[Data shown]
────
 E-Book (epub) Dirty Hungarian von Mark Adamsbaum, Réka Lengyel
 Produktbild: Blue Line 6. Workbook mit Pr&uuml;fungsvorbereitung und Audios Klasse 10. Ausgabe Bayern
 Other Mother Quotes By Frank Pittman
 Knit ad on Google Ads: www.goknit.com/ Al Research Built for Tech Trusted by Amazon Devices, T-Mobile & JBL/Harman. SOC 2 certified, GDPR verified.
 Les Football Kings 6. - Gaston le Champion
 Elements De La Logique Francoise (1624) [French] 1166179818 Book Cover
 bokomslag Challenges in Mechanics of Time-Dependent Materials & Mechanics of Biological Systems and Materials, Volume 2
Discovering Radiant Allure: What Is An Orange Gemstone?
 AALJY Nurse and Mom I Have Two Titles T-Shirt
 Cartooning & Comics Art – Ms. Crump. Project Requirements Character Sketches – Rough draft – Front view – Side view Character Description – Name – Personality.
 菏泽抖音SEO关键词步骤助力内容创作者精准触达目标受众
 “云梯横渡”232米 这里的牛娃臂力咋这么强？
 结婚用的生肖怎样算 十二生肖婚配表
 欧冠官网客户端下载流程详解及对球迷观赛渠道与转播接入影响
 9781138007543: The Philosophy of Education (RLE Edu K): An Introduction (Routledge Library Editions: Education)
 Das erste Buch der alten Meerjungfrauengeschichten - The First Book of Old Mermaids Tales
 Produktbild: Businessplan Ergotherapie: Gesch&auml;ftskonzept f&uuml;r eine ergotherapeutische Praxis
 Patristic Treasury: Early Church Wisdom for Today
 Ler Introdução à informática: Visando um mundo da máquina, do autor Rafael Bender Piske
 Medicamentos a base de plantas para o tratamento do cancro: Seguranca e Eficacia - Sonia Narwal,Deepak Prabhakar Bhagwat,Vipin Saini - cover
────
[How to complete this task]
Copy word for word the stretch of records above, from the very first one through the one that contains "Elements De La".

[Reply]
 E-Book (epub) Dirty Hungarian von Mark Adamsbaum, Réka Lengyel
 Produktbild: Blue Line 6. Workbook mit Pr&uuml;fungsvorbereitung und Audios Klasse 10. Ausgabe Bayern
 Other Mother Quotes By Frank Pittman
 Knit ad on Google Ads: www.goknit.com/ Al Research Built for Tech Trusted by Amazon Devices, T-Mobile & JBL/Harman. SOC 2 certified, GDPR verified.
 Les Football Kings 6. - Gaston le Champion
 Elements De La Logique Francoise (1624) [French] 1166179818 Book Cover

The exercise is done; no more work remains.